I am trying to find the normalisation of the cuspidal curve $0=z^2 -w^3$ without its singularity, and following Simon Donaldson's book on Riemann surfaces, it seems I should find the critical points $R$ of the projection onto the first coordinate $\pi\colon X\backslash \{(0,0)\} \to S^2 \backslash \{0,\infty\}$ where $X$ is the curve and $S^2$ is the Riemann sphere. So to do this, I chose the following charts: for X, I chose the chart $\varphi(z,w)= \frac{z}w$ with inverse $\varphi^{-1}(z)=(z^3 ,z^2 )$, and for $S^2$ I chose the identity, $\psi\colon S^2\backslash\{\infty\}\to \mathbb C$. However, then the local map becomes $$ (\psi\circ \pi\circ \varphi^{-1})(z)=(\psi\circ \pi)(z^3,z^2)=\psi(z^3)=z^3 $$ which, according to Donaldson's definition* means that all the points are critical points! This cannot be the case, as the set should be discrete, so what did I do wrong?
*Donaldson's definition says that the critical points of $\pi$ is the points where the local map has the form $z^k$ with k>1, and that seems to every point.

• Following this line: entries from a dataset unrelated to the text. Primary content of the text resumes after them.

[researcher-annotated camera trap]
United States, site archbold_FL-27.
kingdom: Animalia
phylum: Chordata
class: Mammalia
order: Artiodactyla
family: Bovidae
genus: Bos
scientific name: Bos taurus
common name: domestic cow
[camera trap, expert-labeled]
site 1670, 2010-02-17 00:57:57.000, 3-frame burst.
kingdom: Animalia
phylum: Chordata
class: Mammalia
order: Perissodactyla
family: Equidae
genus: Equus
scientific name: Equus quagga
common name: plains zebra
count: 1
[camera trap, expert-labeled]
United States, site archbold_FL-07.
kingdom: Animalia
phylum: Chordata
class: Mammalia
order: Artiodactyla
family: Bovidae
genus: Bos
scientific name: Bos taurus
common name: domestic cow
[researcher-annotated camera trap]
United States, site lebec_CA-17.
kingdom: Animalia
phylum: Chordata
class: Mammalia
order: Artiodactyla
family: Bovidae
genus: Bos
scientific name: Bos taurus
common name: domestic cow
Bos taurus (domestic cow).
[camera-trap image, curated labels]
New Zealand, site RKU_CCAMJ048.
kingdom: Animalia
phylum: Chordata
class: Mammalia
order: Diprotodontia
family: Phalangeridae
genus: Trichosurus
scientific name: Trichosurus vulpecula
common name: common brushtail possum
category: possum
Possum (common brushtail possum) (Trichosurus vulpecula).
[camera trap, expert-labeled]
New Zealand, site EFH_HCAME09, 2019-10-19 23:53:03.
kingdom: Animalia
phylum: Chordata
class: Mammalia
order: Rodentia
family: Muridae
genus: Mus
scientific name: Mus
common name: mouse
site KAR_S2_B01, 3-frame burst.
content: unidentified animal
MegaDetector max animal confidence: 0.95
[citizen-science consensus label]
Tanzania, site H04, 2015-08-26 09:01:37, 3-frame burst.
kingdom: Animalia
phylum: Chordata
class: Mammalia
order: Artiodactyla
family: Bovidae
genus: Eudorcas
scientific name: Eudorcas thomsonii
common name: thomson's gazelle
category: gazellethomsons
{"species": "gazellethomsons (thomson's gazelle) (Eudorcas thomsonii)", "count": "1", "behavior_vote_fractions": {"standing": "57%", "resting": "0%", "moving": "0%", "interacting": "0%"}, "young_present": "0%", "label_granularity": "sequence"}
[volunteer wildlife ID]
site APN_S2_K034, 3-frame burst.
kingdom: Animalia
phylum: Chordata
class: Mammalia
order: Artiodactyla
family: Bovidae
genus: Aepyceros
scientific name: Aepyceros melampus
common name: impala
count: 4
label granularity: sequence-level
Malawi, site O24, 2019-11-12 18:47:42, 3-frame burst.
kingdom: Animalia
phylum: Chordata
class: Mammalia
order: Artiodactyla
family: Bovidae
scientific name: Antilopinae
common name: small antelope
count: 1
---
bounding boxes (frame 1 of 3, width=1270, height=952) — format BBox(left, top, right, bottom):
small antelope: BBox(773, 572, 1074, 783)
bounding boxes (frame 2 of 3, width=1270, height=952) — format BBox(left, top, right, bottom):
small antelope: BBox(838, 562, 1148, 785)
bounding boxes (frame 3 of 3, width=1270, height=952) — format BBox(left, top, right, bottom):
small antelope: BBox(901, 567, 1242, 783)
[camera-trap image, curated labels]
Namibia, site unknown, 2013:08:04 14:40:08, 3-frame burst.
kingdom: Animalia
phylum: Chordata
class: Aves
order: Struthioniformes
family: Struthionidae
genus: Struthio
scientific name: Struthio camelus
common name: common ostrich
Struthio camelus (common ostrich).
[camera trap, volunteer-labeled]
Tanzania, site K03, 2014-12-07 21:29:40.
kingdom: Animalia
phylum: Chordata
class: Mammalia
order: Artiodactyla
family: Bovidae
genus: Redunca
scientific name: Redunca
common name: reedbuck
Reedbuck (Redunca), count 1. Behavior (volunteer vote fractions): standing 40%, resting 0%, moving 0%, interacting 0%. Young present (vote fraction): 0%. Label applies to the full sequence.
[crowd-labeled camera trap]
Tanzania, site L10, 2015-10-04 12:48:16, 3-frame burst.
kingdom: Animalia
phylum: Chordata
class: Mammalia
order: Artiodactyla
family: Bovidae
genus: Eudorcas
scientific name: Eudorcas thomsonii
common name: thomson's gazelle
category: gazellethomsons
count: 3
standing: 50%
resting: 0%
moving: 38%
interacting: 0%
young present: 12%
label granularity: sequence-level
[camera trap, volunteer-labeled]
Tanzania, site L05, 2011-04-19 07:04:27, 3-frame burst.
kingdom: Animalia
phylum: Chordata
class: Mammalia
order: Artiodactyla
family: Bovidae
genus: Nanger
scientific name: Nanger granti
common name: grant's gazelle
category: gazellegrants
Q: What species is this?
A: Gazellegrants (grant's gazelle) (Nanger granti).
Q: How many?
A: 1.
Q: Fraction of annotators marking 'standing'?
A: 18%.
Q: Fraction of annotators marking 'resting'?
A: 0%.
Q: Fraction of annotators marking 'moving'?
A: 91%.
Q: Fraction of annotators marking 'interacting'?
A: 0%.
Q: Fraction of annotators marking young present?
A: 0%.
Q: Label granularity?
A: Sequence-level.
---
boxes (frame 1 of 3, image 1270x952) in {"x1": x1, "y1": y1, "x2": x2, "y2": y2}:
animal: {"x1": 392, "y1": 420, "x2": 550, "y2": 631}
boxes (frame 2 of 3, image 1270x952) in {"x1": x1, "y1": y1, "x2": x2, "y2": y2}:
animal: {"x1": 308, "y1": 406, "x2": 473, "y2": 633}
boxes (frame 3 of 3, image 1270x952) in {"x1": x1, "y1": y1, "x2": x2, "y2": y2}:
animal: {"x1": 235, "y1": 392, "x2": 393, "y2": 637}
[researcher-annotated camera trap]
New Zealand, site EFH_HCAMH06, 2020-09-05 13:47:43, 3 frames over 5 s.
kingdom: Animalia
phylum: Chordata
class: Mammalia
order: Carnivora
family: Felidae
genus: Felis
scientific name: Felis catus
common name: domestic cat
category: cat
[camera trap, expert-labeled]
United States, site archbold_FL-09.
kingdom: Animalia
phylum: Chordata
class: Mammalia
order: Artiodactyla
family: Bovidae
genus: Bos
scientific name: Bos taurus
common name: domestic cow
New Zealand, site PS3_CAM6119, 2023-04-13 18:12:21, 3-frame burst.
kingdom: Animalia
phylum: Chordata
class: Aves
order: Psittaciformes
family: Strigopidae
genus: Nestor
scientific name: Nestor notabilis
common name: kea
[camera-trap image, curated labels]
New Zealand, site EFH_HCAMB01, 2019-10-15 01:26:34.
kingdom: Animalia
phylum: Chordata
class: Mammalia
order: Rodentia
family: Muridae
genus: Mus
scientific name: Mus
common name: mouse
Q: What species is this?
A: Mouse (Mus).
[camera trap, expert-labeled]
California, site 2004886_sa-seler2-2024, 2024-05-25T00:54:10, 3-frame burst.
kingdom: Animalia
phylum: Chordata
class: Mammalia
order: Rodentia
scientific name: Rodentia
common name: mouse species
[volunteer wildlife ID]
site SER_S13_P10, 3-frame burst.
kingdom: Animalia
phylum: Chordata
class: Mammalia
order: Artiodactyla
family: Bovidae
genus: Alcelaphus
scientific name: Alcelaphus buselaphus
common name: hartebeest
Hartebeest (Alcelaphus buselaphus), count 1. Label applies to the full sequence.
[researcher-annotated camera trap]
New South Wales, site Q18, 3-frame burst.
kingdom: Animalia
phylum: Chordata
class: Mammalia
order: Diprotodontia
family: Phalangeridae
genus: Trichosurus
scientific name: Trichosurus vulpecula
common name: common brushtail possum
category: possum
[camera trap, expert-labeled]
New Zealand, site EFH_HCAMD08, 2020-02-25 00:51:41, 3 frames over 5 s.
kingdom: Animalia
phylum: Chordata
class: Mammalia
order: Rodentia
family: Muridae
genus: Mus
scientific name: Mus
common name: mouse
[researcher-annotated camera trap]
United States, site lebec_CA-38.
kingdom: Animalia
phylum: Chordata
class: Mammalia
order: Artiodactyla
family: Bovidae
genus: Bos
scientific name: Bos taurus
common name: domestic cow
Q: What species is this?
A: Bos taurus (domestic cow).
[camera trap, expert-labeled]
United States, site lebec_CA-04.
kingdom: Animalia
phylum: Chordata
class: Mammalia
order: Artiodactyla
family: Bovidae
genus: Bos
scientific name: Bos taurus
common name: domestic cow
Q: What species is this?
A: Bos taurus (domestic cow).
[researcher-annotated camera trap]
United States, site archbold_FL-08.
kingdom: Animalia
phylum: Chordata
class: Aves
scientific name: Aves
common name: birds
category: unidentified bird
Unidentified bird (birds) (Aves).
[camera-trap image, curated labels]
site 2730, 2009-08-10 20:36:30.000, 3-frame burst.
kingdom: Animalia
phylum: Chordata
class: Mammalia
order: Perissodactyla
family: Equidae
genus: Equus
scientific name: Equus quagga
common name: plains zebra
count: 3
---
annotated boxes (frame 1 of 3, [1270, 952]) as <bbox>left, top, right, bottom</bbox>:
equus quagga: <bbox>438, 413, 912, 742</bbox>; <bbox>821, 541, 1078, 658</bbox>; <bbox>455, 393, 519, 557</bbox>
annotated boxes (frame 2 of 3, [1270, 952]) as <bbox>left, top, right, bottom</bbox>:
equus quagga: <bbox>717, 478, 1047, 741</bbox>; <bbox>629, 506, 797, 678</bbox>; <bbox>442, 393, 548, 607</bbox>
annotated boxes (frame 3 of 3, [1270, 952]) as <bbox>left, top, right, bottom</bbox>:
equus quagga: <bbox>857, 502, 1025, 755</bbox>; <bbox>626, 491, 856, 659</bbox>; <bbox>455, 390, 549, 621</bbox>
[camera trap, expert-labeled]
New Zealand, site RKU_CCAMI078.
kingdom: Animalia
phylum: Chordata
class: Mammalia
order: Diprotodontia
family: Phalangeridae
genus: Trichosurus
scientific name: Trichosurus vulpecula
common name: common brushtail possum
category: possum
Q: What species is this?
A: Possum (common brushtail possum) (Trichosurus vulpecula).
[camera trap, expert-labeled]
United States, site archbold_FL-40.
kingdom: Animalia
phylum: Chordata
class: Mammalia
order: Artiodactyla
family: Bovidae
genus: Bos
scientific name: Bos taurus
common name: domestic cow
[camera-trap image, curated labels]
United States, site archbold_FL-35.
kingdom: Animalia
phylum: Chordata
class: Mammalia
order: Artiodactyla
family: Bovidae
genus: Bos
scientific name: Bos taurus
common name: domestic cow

I do not know why you want to project on the first coordinate. This seems to be not a very good thing in general, as the projection could be critical only because the curve is tangent to vertical lines, but maybe could be OK for this curve. The map $z^3$ however is not critical for $z\not=0$, this is then maybe the problem you have.
Anyway, the normalization of the curve is simply $\mathbb{C}$ and the normalization from $\mathbb{C}$ to your curve is exactly the map $\varphi^{-1}$ that you define, which sends $z$ onto $(z^2,z^3)$, and which is a bijective morphism. It induces moreover an isomorphism $\mathbb{C}\setminus \{0\}\to X\setminus \{(0,0)\}$ whose inverse is $\varphi$, that sends $(z,w)$ onto $\frac{w}{z}$. Hence, every point of $X\setminus \{(0,0)\}$ is non-critical (smooth). The point $(0,0)$ is however not smooth. You can see this by derivating the map $\varphi^{-1}$ at the origin, or by looking at the tangent space of $X$ at $(0,0)$.